I totally agree with Gingersmom. I wouldn't have let this little one go home  I love chocolates & that pup looks cute enough to eat 

None of mine have bonded more with each other than their human family, they would all rather sit with one of us at the end of the day than cuddle with each other. 

Bella still has a few rumblings at the others as if she wishes she was an only fur child, but hey my oldest daughter feels that way about her siblings too lol!


----------



## rudy's gal (May 8, 2011)

Another vid, ignore my annoying voice lol


----------



## Gingersmom (Mar 12, 2009)

ummmm...and is this your way of saying...Here's Tinkerbella... our newest chi?


----------



## Clementine (Jun 28, 2011)

Definitely, so glad to meet the newest member of your pack  I do agree that little Tinkerbell is the most adorable and so sweet. My Chi bonded to our boxer mix, but she adores my husband and I. Two dogs just complete our life. I love Jade with all my heart and Ein just brings a joy and exuberance that completes our family. She also has Jade to get out some of her puppy crazy, which we LOVE. 

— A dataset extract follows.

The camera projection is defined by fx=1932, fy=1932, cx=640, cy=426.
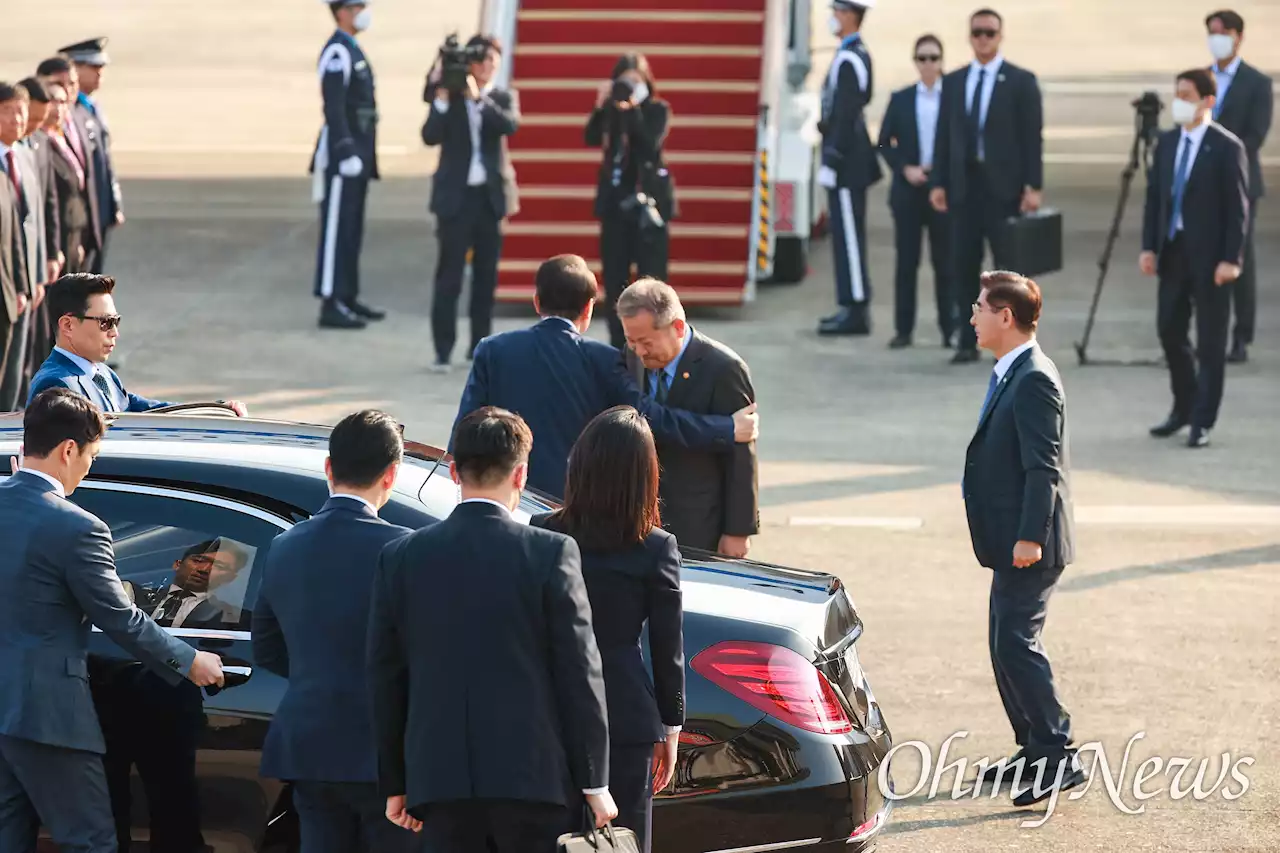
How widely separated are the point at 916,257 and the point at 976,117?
1200 mm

From the way Rudy interacted with the puppies, I think he and Tinkerbell will get along great. Good for you for staying away from the adorable little stand-offish girl. That WOULD cause problems, but Tink looks very sweet and friendly.


----------



## svdreamer (Feb 20, 2010)

rudy's gal said:


> I will say I think a lot of my worry comes from here:
> 
> My family and I had a schipperke named Boo for many years growing up, and when she was 7 we introduced a rescue silky terrier into the mix (2 years old) and they fought constantly. It was awful.
> 
> I just don't want that to happen again  I know it's different with a puppy but still.


A schipperke is a very scrappy dog, territorial and ready to fight. And a terrier is, well, a terrier, another breed that is willing to fight. Chis love to be in a pack with other chis. I have living proof of that. 6 males, 5 females and they get all along great.


----------